The conclusion is that guerrilla talk is good for coffee shops and that politics and policy are formed and enforced elsewhere.

One might say that this sort of situation is confined to decadent and incoherent Greece, or that it occurred because of leftist adventurism. But possibly not. Because we all saw what happened in France. It was basic restraint that saved all those who were not enthralled by the rise of the extreme right.

At the end of the day, the only thing that Marine Le Pen achieved was to secure a little more than a third of the support of French voters, doubling the percentage received by her father Jean-Marie Le Pen in 2002, and to lift the National Front from the fringe and turn it into a political force. But we have better things to preoccupy ourselves with.

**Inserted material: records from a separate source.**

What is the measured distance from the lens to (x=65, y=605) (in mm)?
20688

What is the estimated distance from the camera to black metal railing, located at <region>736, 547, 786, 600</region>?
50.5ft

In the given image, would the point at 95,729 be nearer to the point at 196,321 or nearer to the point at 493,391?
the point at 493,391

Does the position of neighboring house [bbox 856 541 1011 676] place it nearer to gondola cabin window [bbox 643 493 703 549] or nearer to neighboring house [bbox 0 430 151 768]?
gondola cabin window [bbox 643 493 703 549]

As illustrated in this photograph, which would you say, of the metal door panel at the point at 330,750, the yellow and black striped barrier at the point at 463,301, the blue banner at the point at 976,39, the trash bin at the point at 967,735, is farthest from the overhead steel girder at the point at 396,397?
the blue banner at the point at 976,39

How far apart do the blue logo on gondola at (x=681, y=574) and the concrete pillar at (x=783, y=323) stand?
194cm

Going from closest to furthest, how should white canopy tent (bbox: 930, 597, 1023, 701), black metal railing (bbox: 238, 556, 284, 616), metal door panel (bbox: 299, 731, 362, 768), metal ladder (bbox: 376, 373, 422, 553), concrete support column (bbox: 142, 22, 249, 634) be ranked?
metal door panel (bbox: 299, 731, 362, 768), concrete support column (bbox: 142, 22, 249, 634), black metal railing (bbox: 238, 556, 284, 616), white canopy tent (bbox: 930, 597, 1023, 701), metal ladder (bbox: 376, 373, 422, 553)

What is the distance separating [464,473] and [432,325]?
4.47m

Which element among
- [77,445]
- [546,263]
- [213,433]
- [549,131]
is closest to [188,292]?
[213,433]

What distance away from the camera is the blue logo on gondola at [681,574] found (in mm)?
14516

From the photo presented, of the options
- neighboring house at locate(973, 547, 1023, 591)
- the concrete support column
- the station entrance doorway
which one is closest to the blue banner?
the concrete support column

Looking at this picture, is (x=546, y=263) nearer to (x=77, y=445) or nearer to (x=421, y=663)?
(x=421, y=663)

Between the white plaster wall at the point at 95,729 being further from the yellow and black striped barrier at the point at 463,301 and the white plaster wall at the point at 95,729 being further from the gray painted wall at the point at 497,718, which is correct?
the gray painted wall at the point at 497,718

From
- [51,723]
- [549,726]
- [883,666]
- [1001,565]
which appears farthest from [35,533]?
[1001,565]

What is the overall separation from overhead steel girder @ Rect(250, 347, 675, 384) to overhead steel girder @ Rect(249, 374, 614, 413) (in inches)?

During the election campaign, Emmanuel Macron projected himself as someone who will save France from the specter of the far right, but also as someone who aimed to change the profile of Europe. And immediately after his election, he proposed a way out of Europe’s dead end, but that was immediately rejected by Germany.

Manfred Weber from Bavaria, who pummeled Tsipras in the European Parliament, said that Macron can talk about reforming Europe only when he has proved himself capable of implementing reforms in France. More condescendingly, German Finance Minister Wolfgang Schaeuble said Macron’s proposals were impossible to implement. Given this, there is a danger that Le Pen will be vindicated in her prediction that if she was not elected president, then France would be run by another woman, Angela Merkel.

The most likely outcome is that Macron will realize that talk of changing Europe is alright for the legendary La Rotonde brasserie in Paris’s 6th arrondissement, where he celebrated his victory in the first round of the elections.

Something similar happened to Tsipras on the other side of the political spectrum. Because, at the moment, Europe is Germany and everyone else.